ANA CLARA SCHENBERG e CONSUELO DE CASTRO


Mais que transmissão de conhecimento acumulado, educação é sentimento do mundo, ciência é intuição, arte é criatividade


A EDUCAÇÃO pública já é obsessão nacional, conforme previu Anísio Teixeira, precursor entre nós de quase tudo o que de importante se pensou sobre o assunto. A se realizar o que anunciam candidatos e iniciativa privada, em alguns anos, o analfabetismo será erradicado, as crianças terão ensino de qualidade e os professores, formação e salário dignos. Para um país em que 50,9 mil escolas dispõem de uma só sala de aula, 34,6 mil não têm rede elétrica e 16,8 mil não têm nem mesmo banheiro, mais que promessa de revolução ou milagre, o anúncio parece uma forma de loucura.
Porém, como diz o professor Antonio Candido, "a loucura de hoje é a razão do futuro", de modo que aderimos à utopia agregando outra: incluir o ensino obrigatório de artes, ciências e tecnologia à grade curricular a partir de seleção vocacional instalada em toda a rede, para que as crianças possam expressar e desenvolver vocações do primeiro ano do ensino fundamental ao último ano do ensino médio.
Não temos programa de inclusão cultural.

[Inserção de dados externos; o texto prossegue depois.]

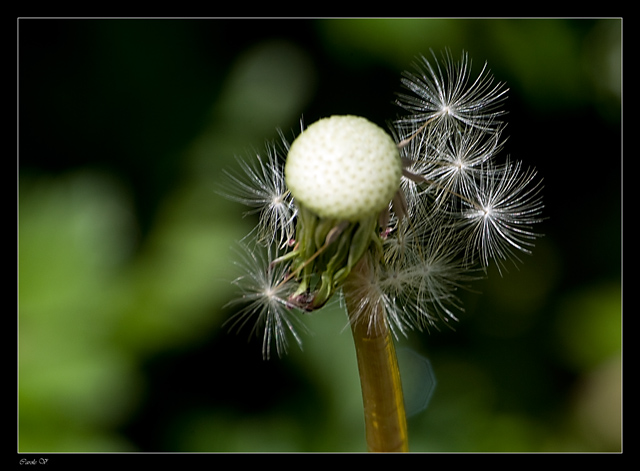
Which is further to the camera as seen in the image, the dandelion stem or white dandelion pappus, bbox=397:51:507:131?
white dandelion pappus, bbox=397:51:507:131

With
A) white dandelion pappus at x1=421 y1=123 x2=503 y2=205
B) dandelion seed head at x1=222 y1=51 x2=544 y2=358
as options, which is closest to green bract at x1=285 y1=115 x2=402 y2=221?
dandelion seed head at x1=222 y1=51 x2=544 y2=358

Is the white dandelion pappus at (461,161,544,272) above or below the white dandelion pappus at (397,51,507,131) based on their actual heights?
below

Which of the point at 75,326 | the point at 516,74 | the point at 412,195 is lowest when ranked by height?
the point at 75,326

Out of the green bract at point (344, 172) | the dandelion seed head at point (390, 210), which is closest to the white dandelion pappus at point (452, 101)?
the dandelion seed head at point (390, 210)

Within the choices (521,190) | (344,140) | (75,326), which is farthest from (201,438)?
(344,140)

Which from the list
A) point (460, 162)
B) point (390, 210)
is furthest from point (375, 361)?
point (460, 162)

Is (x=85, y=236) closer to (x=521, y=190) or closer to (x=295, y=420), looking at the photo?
(x=295, y=420)

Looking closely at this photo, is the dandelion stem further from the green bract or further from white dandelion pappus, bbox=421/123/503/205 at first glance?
white dandelion pappus, bbox=421/123/503/205
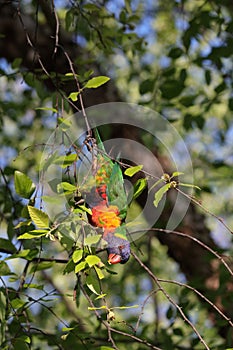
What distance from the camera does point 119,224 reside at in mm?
849

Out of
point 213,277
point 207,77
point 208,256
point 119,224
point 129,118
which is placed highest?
point 119,224

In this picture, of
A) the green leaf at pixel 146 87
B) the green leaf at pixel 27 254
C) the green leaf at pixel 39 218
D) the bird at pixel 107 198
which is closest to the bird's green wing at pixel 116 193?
the bird at pixel 107 198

Os que se apresentam são impermanentes, fragmentários e, nas artes, tratados como lazer, logo, questionáveis quanto a prioridades. A Lei Rouanet não abrange a área nem contempla ciência e tecnologia, o que não impediu a Cia. Vale do Rio Doce de doar significante aporte à pesquisa de biotecnologia da USP.
Por garra ou solidariedade sucedem-se ações públicas, privadas, comunitárias: museu do inconsciente, bandas, balés, corais, concursos.

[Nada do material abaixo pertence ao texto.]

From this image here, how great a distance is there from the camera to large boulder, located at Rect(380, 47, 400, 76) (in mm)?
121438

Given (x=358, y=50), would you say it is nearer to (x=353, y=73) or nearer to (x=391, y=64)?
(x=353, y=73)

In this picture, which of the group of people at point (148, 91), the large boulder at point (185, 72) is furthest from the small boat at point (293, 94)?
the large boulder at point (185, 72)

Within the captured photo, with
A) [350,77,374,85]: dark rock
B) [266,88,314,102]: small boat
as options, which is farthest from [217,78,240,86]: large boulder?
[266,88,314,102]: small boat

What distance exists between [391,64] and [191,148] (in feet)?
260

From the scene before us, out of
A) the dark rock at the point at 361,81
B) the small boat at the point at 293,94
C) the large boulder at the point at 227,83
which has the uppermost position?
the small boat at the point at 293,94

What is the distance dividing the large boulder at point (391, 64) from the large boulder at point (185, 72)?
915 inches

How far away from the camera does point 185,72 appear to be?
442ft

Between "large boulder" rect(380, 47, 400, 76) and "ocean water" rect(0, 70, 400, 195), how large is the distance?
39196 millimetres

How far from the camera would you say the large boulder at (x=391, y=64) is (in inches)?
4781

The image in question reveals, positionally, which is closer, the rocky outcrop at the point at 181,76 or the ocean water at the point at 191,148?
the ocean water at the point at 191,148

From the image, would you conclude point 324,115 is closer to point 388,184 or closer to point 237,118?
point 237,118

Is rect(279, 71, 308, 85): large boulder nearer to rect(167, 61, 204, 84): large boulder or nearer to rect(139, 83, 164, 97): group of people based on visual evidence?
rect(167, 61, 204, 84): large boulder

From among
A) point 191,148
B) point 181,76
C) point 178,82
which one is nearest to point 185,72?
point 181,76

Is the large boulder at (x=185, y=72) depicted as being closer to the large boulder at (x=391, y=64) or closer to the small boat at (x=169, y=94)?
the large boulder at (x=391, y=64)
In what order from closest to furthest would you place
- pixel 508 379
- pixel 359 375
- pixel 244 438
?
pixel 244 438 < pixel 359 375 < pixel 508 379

O demente Bispo do Rosário brilha nos museus do mundo. A Orquestra Filarmônica do Acre transforma crianças de risco em músicos. Sem-tetos montam uma biblioteca nos porões de um edifício ocupado. O "Artesanato Brasil com Design", da Caixa, ilumina grotões, as Olimpíadas da Matemática e o Pré-Iniciação Científica, da USP, se dispõem a revelar talentos adolescentes.
Mas, por quanto tempo? Se até os Cieps e Ceus, implementados com recursos públicos e consagrados pelo uso da população, oscilam sob contingências políticas?
Cabe sustentar gestões que lidam tão intimamente com sonhos e projetos de vida e sustar as que se diluíram.
Com freqüência, programas são massivamente ministrados sem avaliar qualidades de iniciantes e iniciadores, despossuindo-se o despossuído também do direito de aprimorar o pendor que tem, como ser original e único que é.
A postura acrítica sugere perversas indagações: teriam os miseráveis uma alma, se não a tinham seus antepassados negros e índios? E se a têm, seria essa alma individual ou manada anímica que não requer prática nem habilidade fora de palanques e planos de marketing institucional? Ao "estorvo histórico", o "resgate da cidadania". Eis o ato falho que denuncia o estigma. Não se resgata o que não foi dado.
Há que resgatar o sentido da educação, da ciência e da arte. Mais que transmissão de conhecimento acumulado, educação é sentimento do mundo, ciência é intuição, arte é criatividade, e todas são um só processo para o qual é preciso educar o educador, ele também tratado como coisa ou peça de senzala, ganhando em média 300 reais mensais.
É esse o quadro que esperamos que seja revertido pelos empresários ora mobilizados e os candidatos em campanha, quando eleitos. Que a democracia saia do discurso para entrar na história pessoal de todos os brasileiros. Só o talento subverte a distribuição de renda que distribui os destinos de cada um.

ANA CLARA G. SCHENBERG , bióloga, é professora do Instituto de Ciências Biomédicas da USP. Foi coordenadora da Divisão de Assuntos Científicos e Tecnológicos da Convenção da Biodiversidade das Nações Unidas.
CONSUELO DE CASTRO , dramaturga, é autora de "Only You", "Caminho de Volta" e da coletânea "Urgência e Ruptura" (Perspectiva).